TASK REQUIREMENTS: This exercise calls for every line of the listing below that contains the word "mfmc".

SUPPLIED RECORDS:

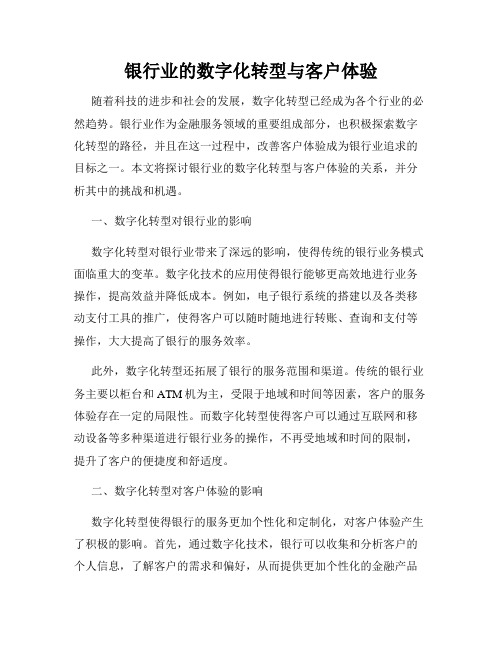 银行业的数字化转型与客户体验

随着科技的进步和社会的发展，数字化转型已经成为各个行业的必然趋势。银行业作为金融服务领域的重要组成部分，也积极探索数字化转型的路径，并且在这一过程中，改善客户体验成为银行业追求的目标之一。本文将探讨银行业的数字化转型与客户体验的关系，并分析其中的挑战和机遇。

一、数字化转型对银行业的影响

数字化转型对银行业带来了深远的影响，使得传统的银行业务模式面临重大的变革。数字化技术的应用使得银行能够更高效地进行业务操作，提高效益并降低成本。例如，电子银行系统的搭建以及各类移动支付工具的推广，使得客户可以随时随地进行转账、查询和支付等操作，大大提高了银行的服务效率。

此外，数字化转型还拓展了银行的服务范围和渠道。传统的银行业务主要以柜台和ATM机为主，受限于地域和时间等因素，客户的服务体验存在一定的局限性。而数字化转型使得客户可以通过互联网和移动设备等多种渠道进行银行业务的操作，不再受地域和时间的限制，提升了客户的便捷度和舒适度。

二、数字化转型对客户体验的影响

数字化转型使得银行的服务更加个性化和定制化，对客户体验产生了积极的影响。首先，通过数字化技术，银行可以收集和分析客户的个人信息，了解客户的需求和偏好，从而提供更加个性化的金融产品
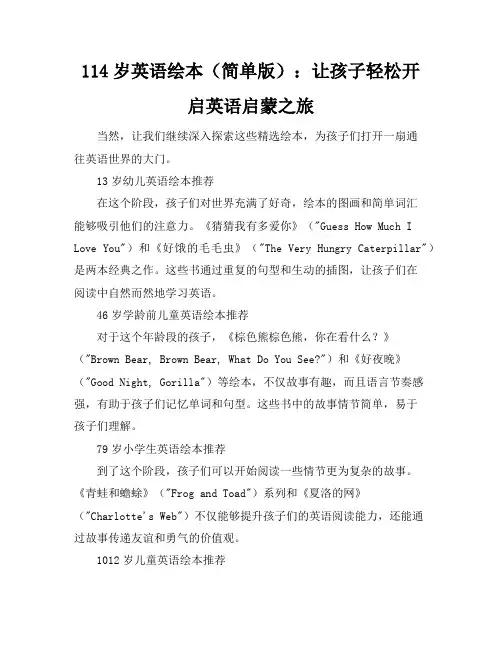 114 岁英语绘本（简单版）：让孩子轻松开启英语启蒙之旅

当然，让我们继续深入探索这些精选绘本，为孩子们打开一扇通往英语世界的大门。

13 岁幼儿英语绘本推荐

在这个阶段，孩子们对世界充满了好奇，绘本的图画和简单词汇能够吸引他们的注意力。《猜猜我有多爱你》（"Guess How Much I Love You"）和《好饿的毛毛虫》（"The Very Hungry Caterpillar"）是两本经典之作。这些书通过重复的句型和生动的插图，让孩子们在阅读中自然而然地学习英语。

46 岁学龄前儿童英语绘本推荐

对于这个年龄段的孩子，《棕色熊棕色熊，你在看什么？》（"Brown Bear, Brown Bear, What Do You See?"）和《好夜晚》（"Good Night, Gorilla"）等绘本，不仅故事有趣，而且语言节奏感强，有助于孩子们记忆单词和句型。这些书中的故事情节简单，易于孩子们理解。

79 岁小学生英语绘本推荐

到了这个阶段，孩子们可以开始阅读一些情节更为复杂的故事。《青蛙和蟾蜍》（"Frog and Toad"）系列和《夏洛的网》（"Charlotte's Web"）不仅能够提升孩子们的英语阅读能力，还能通过故事传递友谊和勇气的价值观。

1012 岁儿童英语绘本推荐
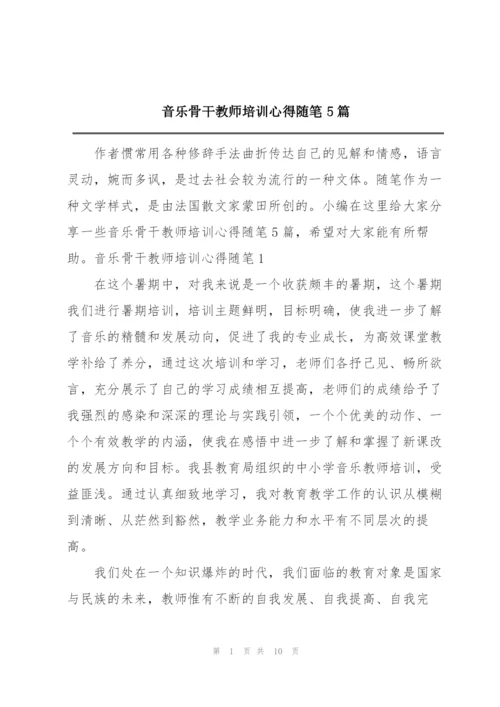 音乐骨干教师培训心得随笔5篇

作者惯常用各种修辞手法曲折传达自己的见解和情感，语言灵动，婉而多讽，是过去社会较为流行的一种文体。随笔作为一种文学样式，是由法国散文家蒙田所创的。小编在这里给大家分享一些音乐骨干教师培训心得随笔5篇，希望对大家能有所帮助。音乐骨干教师培训心得随笔1

在这个暑期中，对我来说是一个收获颇丰的暑期，这个暑期我们进行暑期培训，培训主题鲜明，目标明确，使我进一步了解了音乐的精髓和发展动向，促进了我的专业成长，为高效课堂教学补给了养分，通过这次培训和学习，老师们各抒己见、畅所欲言，充分展示了自己的学习成绩相互提高，老师们的成绩给予了我强烈的感染和深深的理论与实践引领，一个个优美的动作、一个个有效教学的内涵，使我在感悟中进一步了解和掌握了新课改的发展方向和目标。我县教育局组织的中小学音乐教师培训，受益匪浅。通过认真细致地学习，我对教育教学工作的认识从模糊到清晰、从茫然到豁然，教学业务能力和水平有不同层次的提高。

我们处在一个知识爆炸的时代，我们面临的教育对象是国家与民族的未来，教师惟有不断的自我发展、自我提高、自我完

第 1 页 共 10 页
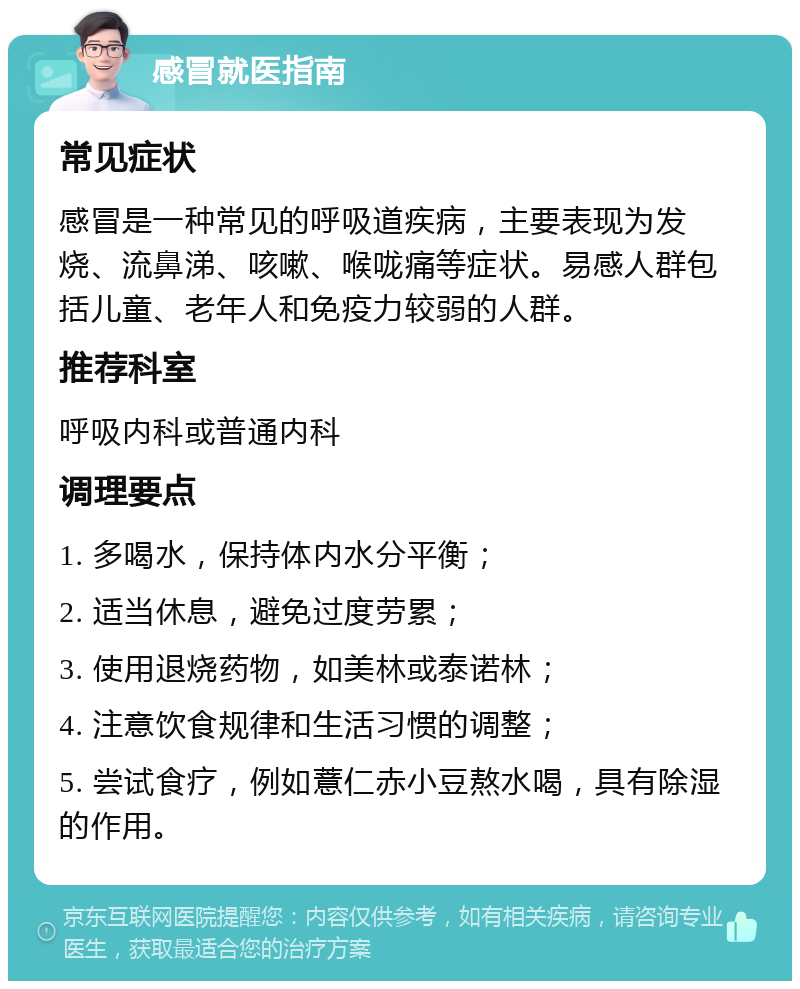 感冒就医指南

常见症状

感冒是一种常见的呼吸道疾病，主要表现为发烧、流鼻涕、咳嗽、喉咙痛等症状。易感人群包括儿童、老年人和免疫力较弱的人群。

推荐科室

呼吸内科或普通内科

调理要点

1. 多喝水，保持体内水分平衡；

2. 适当休息，避免过度劳累；

3. 使用退烧药物，如美林或泰诺林；

4. 注意饮食规律和生活习惯的调整；

5. 尝试食疗，例如薏仁赤小豆熬水喝，具有除湿的作用。

京东互联网医院提醒您：内容仅供参考，如有相关疾病，请咨询专业医生，获取最适合您的治疗方案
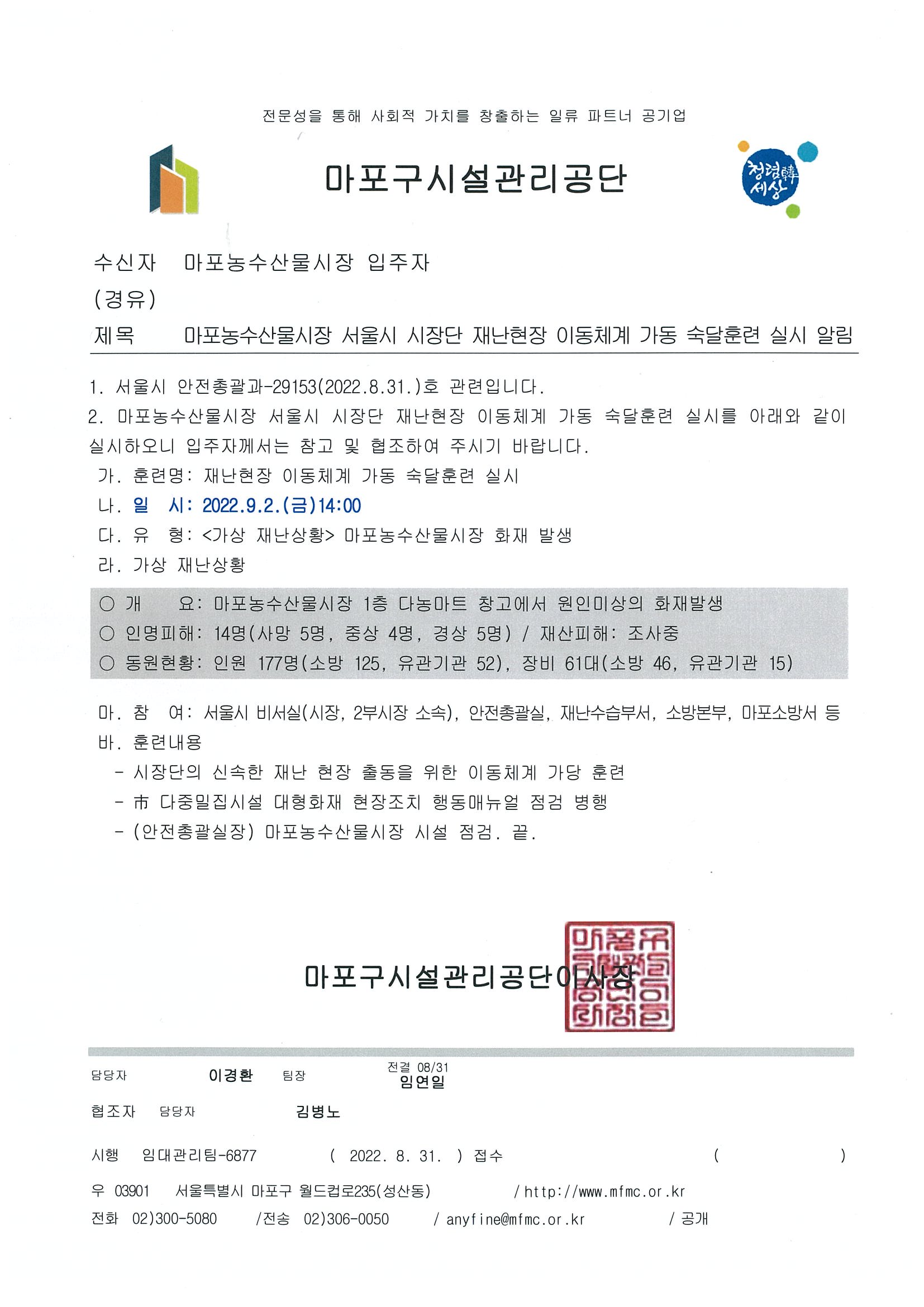 전문성을 통해 사회적 가치를 창출하는 일류 파트너 공기업

마포구시설관리공단

청렴韓 세상

수신자 마포농수산물시장 입주자
(경유)
제목 마포농수산물시장 서울시 시장단 재난현장 이동체계 가동 숙달훈련 실시 알림

1. 서울시 안전총괄과-29153(2022.8.31.)호 관련입니다.
2. 마포농수산물시장 서울시 시장단 재난현장 이동체계 가동 숙달훈련 실시를 아래와 같이 실시하오니 입주자께서는 참고 및 협조하여 주시기 바랍니다.
가. 훈련명: 재난현장 이동체계 가동 숙달훈련 실시
나. 일 시: 2022.9.2.(금)14:00
다. 유 형: <가상 재난상황> 마포농수산물시장 화재 발생
라. 가상 재난상황

○ 개 요: 마포농수산물시장 1층 다농마트 창고에서 원인미상의 화재발생
○ 인명피해: 14명(사망 5명, 중상 4명, 경상 5명) / 재산피해: 조사중
○ 동원현황: 인원 177명(소방 125, 유관기관 52), 장비 61대(소방 46, 유관기관 15)

마. 참 여: 서울시 비서실(시장, 2부시장 소속), 안전총괄실, 재난수습부서, 소방본부, 마포소방서 등
바. 훈련내용
- 시장단의 신속한 재난 현장 출동을 위한 이동체계 가당 훈련
- 市 다중밀집시설 대형화재 현장조치 행동매뉴얼 점검 병행
- (안전총괄실장) 마포농수산물시장 시설 점검. 끝.

마포구시설관리공단이사장

담당자 이경환 팀장 전결 08/31 임연일
협조자 담당자 김병노
시행 임대관리팀-6877 ( 2022. 8. 31. ) 접수 ( )
우 03901 서울특별시 마포구 월드컵로235(성산동) / http://www.mfmc.or.kr
전화 02)300-5080 /전송 02)306-0050 / anyfine@mfmc.or.kr / 공개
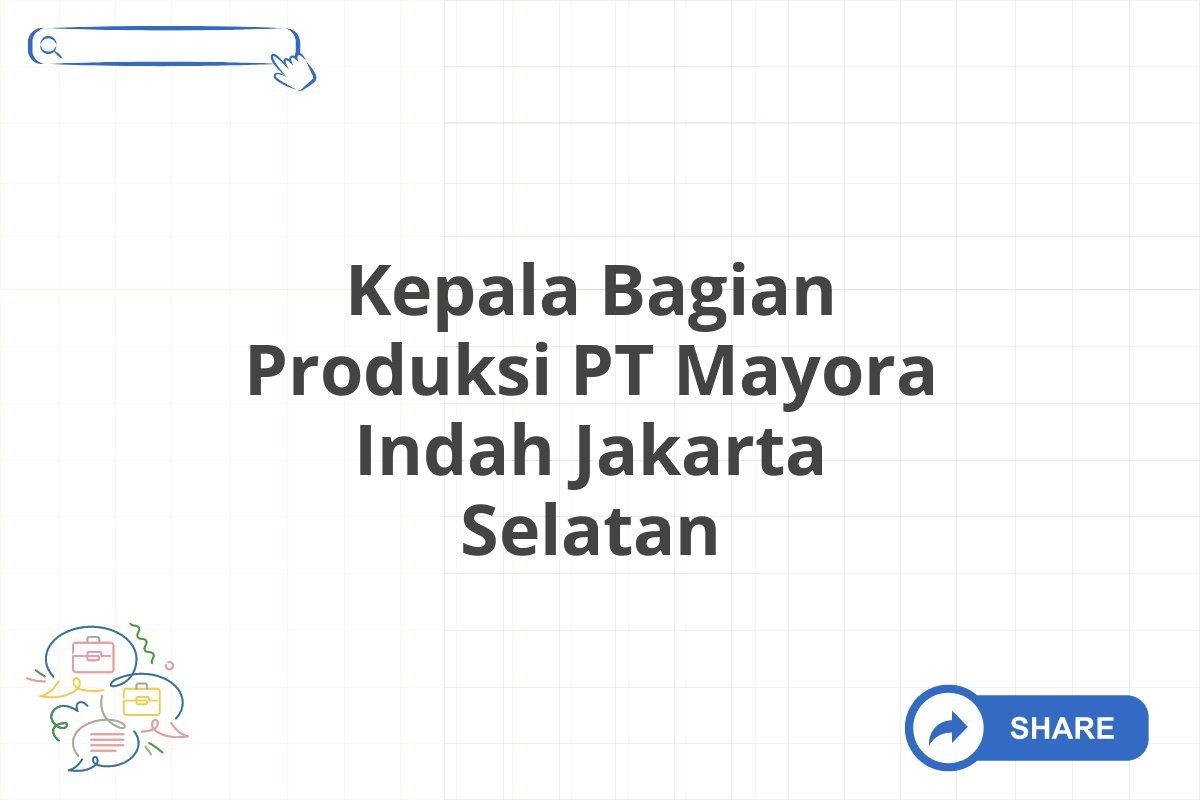 Kepala Bagian Produksi PT Mayora Indah Jakarta Selatan

SHARE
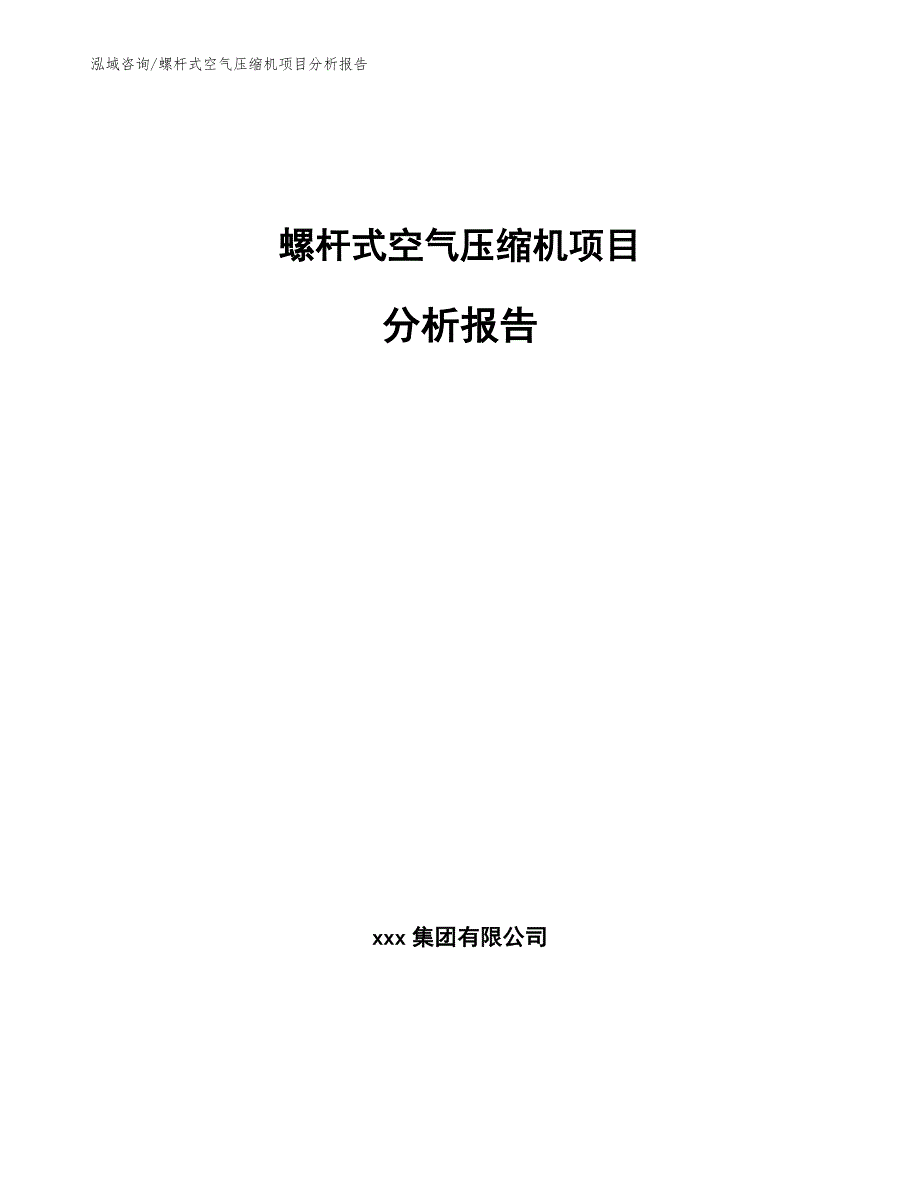 泓域咨询/螺杆式空气压缩机项目分析报告

螺杆式空气压缩机项目

分析报告

xxx 集团有限公司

THE COMPLETED TASK:
우 03901 서울특별시 마포구 월드컵로235(성산동) / http://www.mfmc.or.kr
전화 02)300-5080 /전송 02)306-0050 / anyfine@mfmc.or.kr / 공개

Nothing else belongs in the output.